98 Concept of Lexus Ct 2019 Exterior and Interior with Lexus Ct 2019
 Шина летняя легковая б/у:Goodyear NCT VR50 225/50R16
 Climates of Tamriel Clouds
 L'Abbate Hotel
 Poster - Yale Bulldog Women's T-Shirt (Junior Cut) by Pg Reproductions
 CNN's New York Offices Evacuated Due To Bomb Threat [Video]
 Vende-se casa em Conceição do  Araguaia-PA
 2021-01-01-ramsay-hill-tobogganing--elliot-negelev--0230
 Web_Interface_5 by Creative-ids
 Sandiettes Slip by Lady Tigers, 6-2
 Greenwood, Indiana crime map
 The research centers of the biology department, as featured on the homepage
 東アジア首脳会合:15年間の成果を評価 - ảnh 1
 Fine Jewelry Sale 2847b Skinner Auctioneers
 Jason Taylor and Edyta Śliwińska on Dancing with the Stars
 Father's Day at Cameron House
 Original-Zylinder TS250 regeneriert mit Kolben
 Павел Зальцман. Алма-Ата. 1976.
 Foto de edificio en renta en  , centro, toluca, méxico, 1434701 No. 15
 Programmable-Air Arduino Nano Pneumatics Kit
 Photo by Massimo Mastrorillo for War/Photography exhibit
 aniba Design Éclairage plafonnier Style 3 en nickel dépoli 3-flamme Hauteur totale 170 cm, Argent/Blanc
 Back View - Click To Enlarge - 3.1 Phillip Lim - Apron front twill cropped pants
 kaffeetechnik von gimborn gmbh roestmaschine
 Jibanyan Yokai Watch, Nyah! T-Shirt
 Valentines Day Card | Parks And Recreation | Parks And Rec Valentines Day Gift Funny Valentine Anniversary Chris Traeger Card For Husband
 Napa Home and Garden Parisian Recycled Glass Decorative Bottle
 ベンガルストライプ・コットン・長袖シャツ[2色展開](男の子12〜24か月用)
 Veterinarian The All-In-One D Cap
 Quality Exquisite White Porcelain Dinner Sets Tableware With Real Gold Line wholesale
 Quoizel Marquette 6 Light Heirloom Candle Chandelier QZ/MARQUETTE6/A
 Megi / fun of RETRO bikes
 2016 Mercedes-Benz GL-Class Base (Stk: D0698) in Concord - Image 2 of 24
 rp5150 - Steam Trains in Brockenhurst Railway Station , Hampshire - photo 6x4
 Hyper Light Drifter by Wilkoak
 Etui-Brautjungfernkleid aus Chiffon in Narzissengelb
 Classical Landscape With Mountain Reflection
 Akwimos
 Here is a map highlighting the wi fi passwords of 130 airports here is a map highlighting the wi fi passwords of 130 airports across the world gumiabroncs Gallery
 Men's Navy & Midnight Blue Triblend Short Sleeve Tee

· · · ·

-- What you need to do --
Return the full material exactly.

-- Reply to the exercise --
98 Concept of Lexus Ct 2019 Exterior and Interior with Lexus Ct 2019
 Шина летняя легковая б/у:Goodyear NCT VR50 225/50R16
 Climates of Tamriel Clouds
 L'Abbate Hotel
 Poster - Yale Bulldog Women's T-Shirt (Junior Cut) by Pg Reproductions
 CNN's New York Offices Evacuated Due To Bomb Threat [Video]
 Vende-se casa em Conceição do  Araguaia-PA
 2021-01-01-ramsay-hill-tobogganing--elliot-negelev--0230
 Web_Interface_5 by Creative-ids
 Sandiettes Slip by Lady Tigers, 6-2
 Greenwood, Indiana crime map
 The research centers of the biology department, as featured on the homepage
 東アジア首脳会合:15年間の成果を評価 - ảnh 1
 Fine Jewelry Sale 2847b Skinner Auctioneers
 Jason Taylor and Edyta Śliwińska on Dancing with the Stars
 Father's Day at Cameron House
 Original-Zylinder TS250 regeneriert mit Kolben
 Павел Зальцман. Алма-Ата. 1976.
 Foto de edificio en renta en  , centro, toluca, méxico, 1434701 No. 15
 Programmable-Air Arduino Nano Pneumatics Kit
 Photo by Massimo Mastrorillo for War/Photography exhibit
 aniba Design Éclairage plafonnier Style 3 en nickel dépoli 3-flamme Hauteur totale 170 cm, Argent/Blanc
 Back View - Click To Enlarge - 3.1 Phillip Lim - Apron front twill cropped pants
 kaffeetechnik von gimborn gmbh roestmaschine
 Jibanyan Yokai Watch, Nyah! T-Shirt
 Valentines Day Card | Parks And Recreation | Parks And Rec Valentines Day Gift Funny Valentine Anniversary Chris Traeger Card For Husband
 Napa Home and Garden Parisian Recycled Glass Decorative Bottle
 ベンガルストライプ・コットン・長袖シャツ[2色展開](男の子12〜24か月用)
 Veterinarian The All-In-One D Cap
 Quality Exquisite White Porcelain Dinner Sets Tableware With Real Gold Line wholesale
 Quoizel Marquette 6 Light Heirloom Candle Chandelier QZ/MARQUETTE6/A
 Megi / fun of RETRO bikes
 2016 Mercedes-Benz GL-Class Base (Stk: D0698) in Concord - Image 2 of 24
 rp5150 - Steam Trains in Brockenhurst Railway Station , Hampshire - photo 6x4
 Hyper Light Drifter by Wilkoak
 Etui-Brautjungfernkleid aus Chiffon in Narzissengelb
 Classical Landscape With Mountain Reflection
 Akwimos
 Here is a map highlighting the wi fi passwords of 130 airports here is a map highlighting the wi fi passwords of 130 airports across the world gumiabroncs Gallery
 Men's Navy & Midnight Blue Triblend Short Sleeve Tee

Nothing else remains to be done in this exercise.